Pólvora seca da teoria

Recentemente António Costa referiu, e bem, que o modelo de uma economia competitiva "não pode assentar em baixos salários e na limitação dos direitos dos trabalhadores".

O ponto não é apenas válido na teoria. Uma análise pelas empresas mais competitivas do mundo ajuda a perceber que o trabalhador é uma peça chave do maior valor acrescentado, até porque é ele que na génese o cria, através das ideias para patentear os produtos e serviços das empresas.

Mas se a teoria de Costa é substancialmente diferente, para melhor, da de Passos Coelho, que preferia a competitividade através do empobrecimento, no final do dia a teoria de pouco ou nada vale sem a inestimável experiência para a operacionalizar. Tal como o Programa Capitalizar, que após quase um ano de actividade, de pouco ou nada serviu para capitalizar as empresas nacionais, ou a Web Summit, um excelente negócio para os promotores, mas quase inócua para a economia real do sector.

Na mesma linha de pensamento está o relatório para a sustentabilidade da dívida pública. Um documento meritório do PS+BE, porque debate um problema que tem de ser resolvido, em contraste com a obscuridade do governo anterior sobre o tema. Contudo, o trabalho não passa de um ensaio meramente teórico e sem grande capacidade de resolver o problema de fundo. É como querer apagar o foco de um incêndio apresentando ideias para apagar apenas as suas frentes extremas.

O erro principal reside em não identificar e trabalhar os fundamentos pelos quais, num mercado globalizado, os mecanismos de formação de preço funcionam. Nomeadamente da superior importância do binómio de forças, procura-oferta, bem como da percepção dos intervenientes de mercado nas mesmas. Todos os preços dos principais activos gravitam em redor destas causas, razão pela qual em alguns casos é apenas a restrição artificial da oferta que mantém os preços mais altos.
▬▬▬
_Objetivo do exercício_: Transcreve do texto sobre competitividade e dívida pública o trecho entre "O erro principal" e "preços mais altos.", inclusive. Não é preciso usar o material que vem a seguir.
▬▬▬
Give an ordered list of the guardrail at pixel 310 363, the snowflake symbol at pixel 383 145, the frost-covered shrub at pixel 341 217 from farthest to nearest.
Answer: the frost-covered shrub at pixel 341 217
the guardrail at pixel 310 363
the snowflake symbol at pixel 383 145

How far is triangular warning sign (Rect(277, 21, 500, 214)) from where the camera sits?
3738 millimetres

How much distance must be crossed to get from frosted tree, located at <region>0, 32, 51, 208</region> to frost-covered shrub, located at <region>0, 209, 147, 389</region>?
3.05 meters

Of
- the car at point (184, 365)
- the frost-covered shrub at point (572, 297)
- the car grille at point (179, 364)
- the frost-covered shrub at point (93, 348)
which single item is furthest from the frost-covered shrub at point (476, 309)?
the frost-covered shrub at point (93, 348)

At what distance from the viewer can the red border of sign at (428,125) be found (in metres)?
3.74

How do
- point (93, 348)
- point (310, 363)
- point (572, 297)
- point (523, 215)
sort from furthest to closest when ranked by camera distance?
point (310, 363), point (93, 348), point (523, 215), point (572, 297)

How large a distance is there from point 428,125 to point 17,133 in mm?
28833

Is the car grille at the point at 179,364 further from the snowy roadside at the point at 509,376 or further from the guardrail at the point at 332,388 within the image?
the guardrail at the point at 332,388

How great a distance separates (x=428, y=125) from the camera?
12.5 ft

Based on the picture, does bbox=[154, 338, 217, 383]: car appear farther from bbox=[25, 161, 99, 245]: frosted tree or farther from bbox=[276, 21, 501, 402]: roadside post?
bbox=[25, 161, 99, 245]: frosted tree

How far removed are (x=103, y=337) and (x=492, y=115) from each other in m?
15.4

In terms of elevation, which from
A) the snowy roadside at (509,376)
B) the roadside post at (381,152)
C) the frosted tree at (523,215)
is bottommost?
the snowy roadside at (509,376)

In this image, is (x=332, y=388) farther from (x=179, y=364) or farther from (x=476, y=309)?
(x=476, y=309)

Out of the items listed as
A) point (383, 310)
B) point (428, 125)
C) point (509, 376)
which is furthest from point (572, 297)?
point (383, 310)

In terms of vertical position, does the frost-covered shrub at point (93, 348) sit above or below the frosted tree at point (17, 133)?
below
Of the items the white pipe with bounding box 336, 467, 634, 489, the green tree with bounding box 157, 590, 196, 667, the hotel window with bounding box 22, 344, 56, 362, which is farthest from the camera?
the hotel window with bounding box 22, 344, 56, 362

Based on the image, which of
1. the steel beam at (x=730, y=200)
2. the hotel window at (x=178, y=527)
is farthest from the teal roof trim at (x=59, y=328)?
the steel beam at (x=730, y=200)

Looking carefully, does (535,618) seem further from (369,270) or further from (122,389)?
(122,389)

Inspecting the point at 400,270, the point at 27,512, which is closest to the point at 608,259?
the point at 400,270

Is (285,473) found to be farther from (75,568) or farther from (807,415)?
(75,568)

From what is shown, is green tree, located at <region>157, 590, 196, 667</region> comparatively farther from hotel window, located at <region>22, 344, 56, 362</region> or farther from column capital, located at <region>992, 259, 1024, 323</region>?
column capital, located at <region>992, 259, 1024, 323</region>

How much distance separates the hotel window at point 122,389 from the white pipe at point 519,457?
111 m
▬▬▬
_Resposta ao problema_:
O erro principal reside em não identificar e trabalhar os fundamentos pelos quais, num mercado globalizado, os mecanismos de formação de preço funcionam. Nomeadamente da superior importância do binómio de forças, procura-oferta, bem como da percepção dos intervenientes de mercado nas mesmas. Todos os preços dos principais activos gravitam em redor destas causas, razão pela qual em alguns casos é apenas a restrição artificial da oferta que mantém os preços mais altos.